[PASSAGE FOR REVIEW]:
============================================================
Sounds interesting... The issue is for something surviving that kind of environment. I don't think even artificial life (electronics, basically) would survive.
Depends on if you thinking a trinary as a three body problem or just a 2 body system. All three body problem system decay in about 1 to 10 million years so that is not enough time for a pulsar to develop in the system. if you think about a 3 star system that is a 2 body system, most of these situation end with the smaller third star being eaten by one of the other larger stars and then it take billions of years for the orbit of those two to decay enough for them to start interacting to make a pulsar. So basically no most of the time no launching or trebuchet propulsion would happen.
It's probably childsplay wrangling 3D bosonic matter from a higher dimension, for the aliens that evolved into pure consciousness; or something..:::🤔🕶🌌
It is really interesting (even if it is not aliens ;)), from the perspective of how to adjust the movement of stellar objects (which are definitely not conventional engines). Not practical at this stage, but cool ideas.
Uh... Let's break this down logically. The author is suggesting that it might be possible for some species to build equipment that could survive the truly hellish conditions that are found in close proximity to a neutron star, and further, that said species could actually survive being exposed to that environment during the in situ process of constructing the equipment. Now remember, we're talking about living and working in very close proximity to a NEUTRON STAR !!! (sorry) The second most violent object known in the universe, next to a black hole. The author then goes on to propose that they're going to drive the damn thing around. I think that the author cooked up the wrong kind of mushrooms with his steak dinner or something. 🤪 Thank you for your time.
@@osmosisjones4912 yes like instead of picking berries you sail mammoth tankers across the planet because you want your berries out of season... we came a long way with efficiency 🙄
Jevon's Paradox states that increasing energy efficiency results in MORE energy being being used in total. That is why more energy efficiency has resulted in MORE energy in total being used. Energy savings are invested in growing the economy. Plus energy efficiency will only get you just so far because you can not get more than 100% efficiency and you not even get to 100%.
Either there’s a very easy to define maximum for efficiency, or perpetual motion machines are possible. Thermodynamics; love em or hate em, they ain’t changing.
============================================================
[Recorded data]
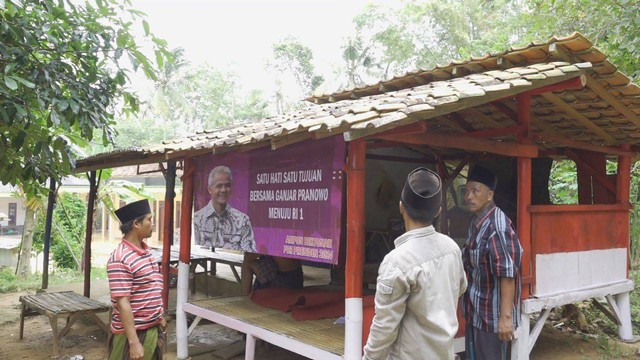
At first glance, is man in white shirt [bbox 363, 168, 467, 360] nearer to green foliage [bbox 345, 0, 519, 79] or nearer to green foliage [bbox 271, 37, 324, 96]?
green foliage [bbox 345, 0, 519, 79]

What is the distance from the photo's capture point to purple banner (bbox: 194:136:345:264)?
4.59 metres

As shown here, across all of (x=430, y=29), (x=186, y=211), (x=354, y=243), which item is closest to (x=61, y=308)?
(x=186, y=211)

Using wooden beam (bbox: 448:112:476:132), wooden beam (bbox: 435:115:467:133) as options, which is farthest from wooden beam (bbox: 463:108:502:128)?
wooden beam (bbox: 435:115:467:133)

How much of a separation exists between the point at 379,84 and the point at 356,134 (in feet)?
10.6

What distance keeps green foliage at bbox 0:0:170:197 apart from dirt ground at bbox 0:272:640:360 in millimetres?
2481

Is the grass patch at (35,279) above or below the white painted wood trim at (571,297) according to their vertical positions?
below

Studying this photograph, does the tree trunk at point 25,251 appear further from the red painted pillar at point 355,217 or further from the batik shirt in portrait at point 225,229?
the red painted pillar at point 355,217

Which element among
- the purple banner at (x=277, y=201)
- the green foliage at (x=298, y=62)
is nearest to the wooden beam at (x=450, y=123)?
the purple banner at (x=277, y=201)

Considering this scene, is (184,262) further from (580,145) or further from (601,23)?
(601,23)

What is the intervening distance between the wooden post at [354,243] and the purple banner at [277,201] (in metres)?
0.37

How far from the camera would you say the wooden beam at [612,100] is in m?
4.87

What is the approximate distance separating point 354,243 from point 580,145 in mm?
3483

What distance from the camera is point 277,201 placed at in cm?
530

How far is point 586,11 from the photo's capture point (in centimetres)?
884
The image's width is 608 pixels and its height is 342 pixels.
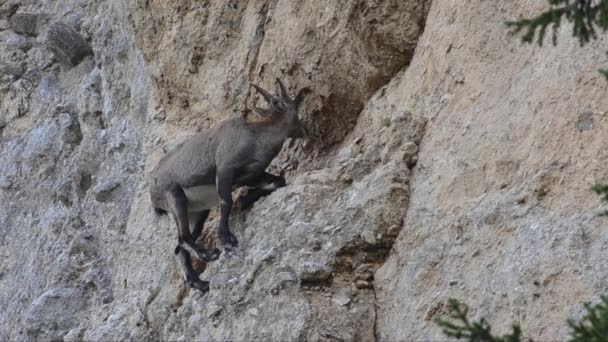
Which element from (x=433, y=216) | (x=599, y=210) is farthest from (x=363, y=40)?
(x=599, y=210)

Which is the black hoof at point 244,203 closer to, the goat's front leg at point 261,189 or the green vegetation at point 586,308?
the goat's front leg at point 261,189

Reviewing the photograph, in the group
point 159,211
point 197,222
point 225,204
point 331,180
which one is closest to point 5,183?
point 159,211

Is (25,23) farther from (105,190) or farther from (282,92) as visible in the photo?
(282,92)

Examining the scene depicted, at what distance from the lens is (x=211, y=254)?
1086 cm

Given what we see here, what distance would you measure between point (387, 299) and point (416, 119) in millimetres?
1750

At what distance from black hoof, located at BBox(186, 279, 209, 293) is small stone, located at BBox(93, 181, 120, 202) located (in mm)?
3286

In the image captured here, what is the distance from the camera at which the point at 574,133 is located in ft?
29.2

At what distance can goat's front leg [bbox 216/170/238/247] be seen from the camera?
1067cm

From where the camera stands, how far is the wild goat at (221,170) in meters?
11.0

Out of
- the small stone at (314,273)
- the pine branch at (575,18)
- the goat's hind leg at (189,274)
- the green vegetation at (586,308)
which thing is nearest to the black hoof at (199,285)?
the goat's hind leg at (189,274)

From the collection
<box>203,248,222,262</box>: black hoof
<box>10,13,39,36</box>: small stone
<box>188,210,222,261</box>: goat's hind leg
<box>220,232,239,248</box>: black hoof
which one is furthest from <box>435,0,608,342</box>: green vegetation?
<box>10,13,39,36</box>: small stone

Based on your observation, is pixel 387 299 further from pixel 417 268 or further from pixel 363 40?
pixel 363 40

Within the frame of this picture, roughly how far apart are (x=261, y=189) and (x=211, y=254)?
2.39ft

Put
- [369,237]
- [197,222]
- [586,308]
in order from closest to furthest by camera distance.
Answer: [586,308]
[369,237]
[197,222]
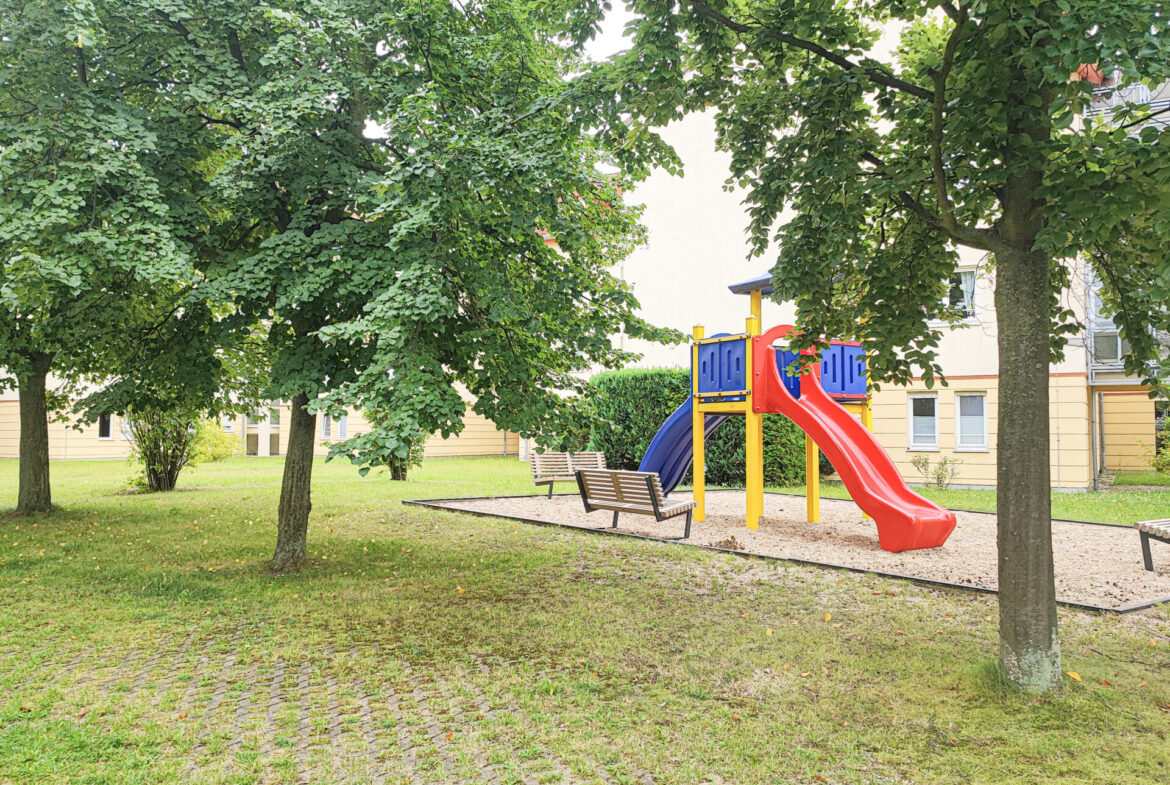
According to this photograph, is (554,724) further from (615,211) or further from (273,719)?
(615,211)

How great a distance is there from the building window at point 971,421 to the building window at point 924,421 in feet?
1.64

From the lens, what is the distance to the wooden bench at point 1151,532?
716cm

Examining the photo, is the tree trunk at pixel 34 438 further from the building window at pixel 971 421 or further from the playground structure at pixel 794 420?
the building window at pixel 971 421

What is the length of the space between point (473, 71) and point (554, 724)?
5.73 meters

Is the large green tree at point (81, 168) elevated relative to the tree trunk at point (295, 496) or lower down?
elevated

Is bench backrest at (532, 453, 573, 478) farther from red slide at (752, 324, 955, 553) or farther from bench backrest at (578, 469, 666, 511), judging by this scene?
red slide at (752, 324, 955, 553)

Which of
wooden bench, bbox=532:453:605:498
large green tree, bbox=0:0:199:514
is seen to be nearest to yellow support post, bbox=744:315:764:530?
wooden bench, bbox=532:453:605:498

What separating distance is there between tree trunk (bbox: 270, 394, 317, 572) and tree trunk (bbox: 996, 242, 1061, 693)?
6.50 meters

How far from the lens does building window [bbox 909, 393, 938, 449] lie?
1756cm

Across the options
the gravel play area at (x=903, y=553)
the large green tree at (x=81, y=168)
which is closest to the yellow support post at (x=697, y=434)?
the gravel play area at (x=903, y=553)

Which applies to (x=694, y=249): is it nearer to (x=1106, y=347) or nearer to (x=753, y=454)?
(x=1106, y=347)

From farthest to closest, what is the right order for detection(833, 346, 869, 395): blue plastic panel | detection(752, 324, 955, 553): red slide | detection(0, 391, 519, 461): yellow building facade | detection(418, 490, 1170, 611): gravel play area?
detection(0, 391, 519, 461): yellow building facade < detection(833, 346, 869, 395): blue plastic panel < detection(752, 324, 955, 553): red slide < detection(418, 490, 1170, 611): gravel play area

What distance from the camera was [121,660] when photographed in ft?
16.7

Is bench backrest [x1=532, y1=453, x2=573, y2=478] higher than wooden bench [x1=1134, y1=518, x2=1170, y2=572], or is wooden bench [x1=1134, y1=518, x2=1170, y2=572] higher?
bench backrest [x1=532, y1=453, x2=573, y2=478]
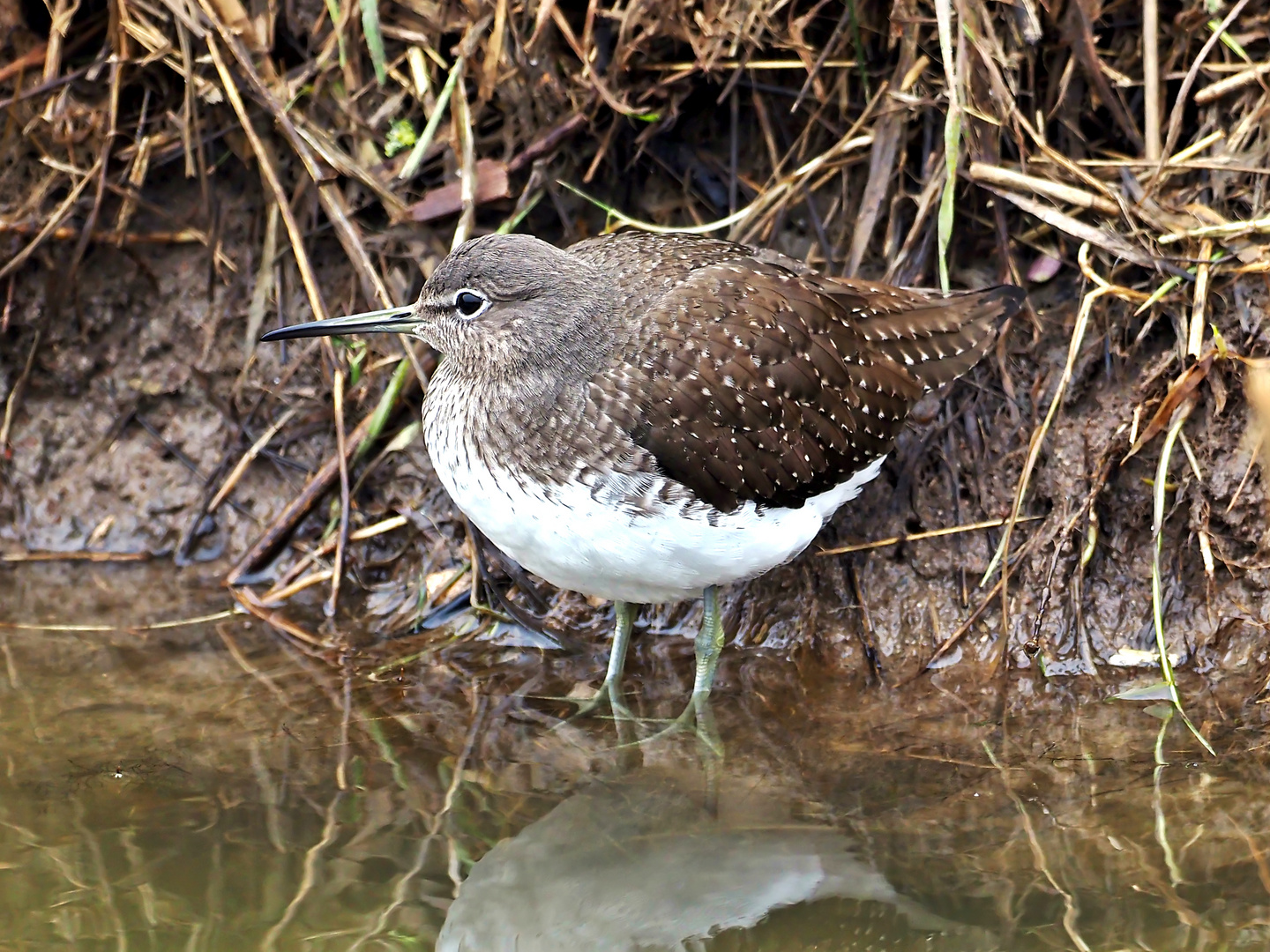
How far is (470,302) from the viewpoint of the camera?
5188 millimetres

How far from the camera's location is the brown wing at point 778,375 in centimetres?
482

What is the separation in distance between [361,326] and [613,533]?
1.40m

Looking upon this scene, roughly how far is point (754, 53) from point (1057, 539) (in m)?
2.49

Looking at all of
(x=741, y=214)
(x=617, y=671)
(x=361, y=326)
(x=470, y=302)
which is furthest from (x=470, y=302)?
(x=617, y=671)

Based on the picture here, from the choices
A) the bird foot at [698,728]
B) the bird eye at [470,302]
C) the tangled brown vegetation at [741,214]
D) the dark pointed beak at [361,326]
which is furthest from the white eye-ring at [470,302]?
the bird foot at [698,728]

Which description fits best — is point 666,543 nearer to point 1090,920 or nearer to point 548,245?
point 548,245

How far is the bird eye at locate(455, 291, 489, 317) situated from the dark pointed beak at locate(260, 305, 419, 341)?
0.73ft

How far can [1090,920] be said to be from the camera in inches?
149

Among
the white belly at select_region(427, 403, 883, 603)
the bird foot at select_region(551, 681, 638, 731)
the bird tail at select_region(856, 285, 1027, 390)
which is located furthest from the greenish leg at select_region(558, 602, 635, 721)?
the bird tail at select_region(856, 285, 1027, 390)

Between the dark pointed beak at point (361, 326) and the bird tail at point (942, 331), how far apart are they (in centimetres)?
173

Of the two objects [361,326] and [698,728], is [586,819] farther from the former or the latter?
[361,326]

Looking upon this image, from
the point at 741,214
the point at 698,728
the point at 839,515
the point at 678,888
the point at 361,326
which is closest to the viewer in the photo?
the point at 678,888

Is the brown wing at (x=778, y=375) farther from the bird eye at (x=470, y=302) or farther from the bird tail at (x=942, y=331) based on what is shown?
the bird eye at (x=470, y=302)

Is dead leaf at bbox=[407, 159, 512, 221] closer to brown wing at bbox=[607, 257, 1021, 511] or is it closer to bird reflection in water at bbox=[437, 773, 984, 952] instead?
============================================================
[DIRECTIONS FOR THIS TASK]:
Extend the comment thread above about neutron stars and energy efficiency, picking up after its final comment.

[EXERCISE OUTPUT]:
@@coweatsmanJavons paradox is rather limited to certian on our global trade dealing with humans in particular, and more particularly with what metrics weve choosen to promote. LED Light bulbs are an example that breaks Javons Paradox. Cars on smaller island countries are another. There is an somewhat historic example from the late 90's where computers where getting more efficent faster then software could handle so most prebuilt units dud not increase PSU capacity despite computers technically being capable. Also we've broken 10% efficiency on most things. Computing is almost always going to be a diffrent story as its just transforms so any use is wasted energy, leaving us with quite a ways to go there, but even Hydrogen production from water is almost to 100% of what is possible in theroy
I didn't think today would be the day I learn about a star eating another star as means of navigation... I knew about using a star to travel space, I always pictured it as a Dyson Sphere, not as this... Wild and honestly geniusly terrifying.
Why would they want to move? Is there a danger they're trying to get away from? Are they moving to a place with better resources? Are they trying to escape from the great attractor?
Maybe this is how galaxies are formed. Civilizations seeking to devour all the power sources around them. Because we all know that at the bottom of a black hole singularity is a McDonalds sign.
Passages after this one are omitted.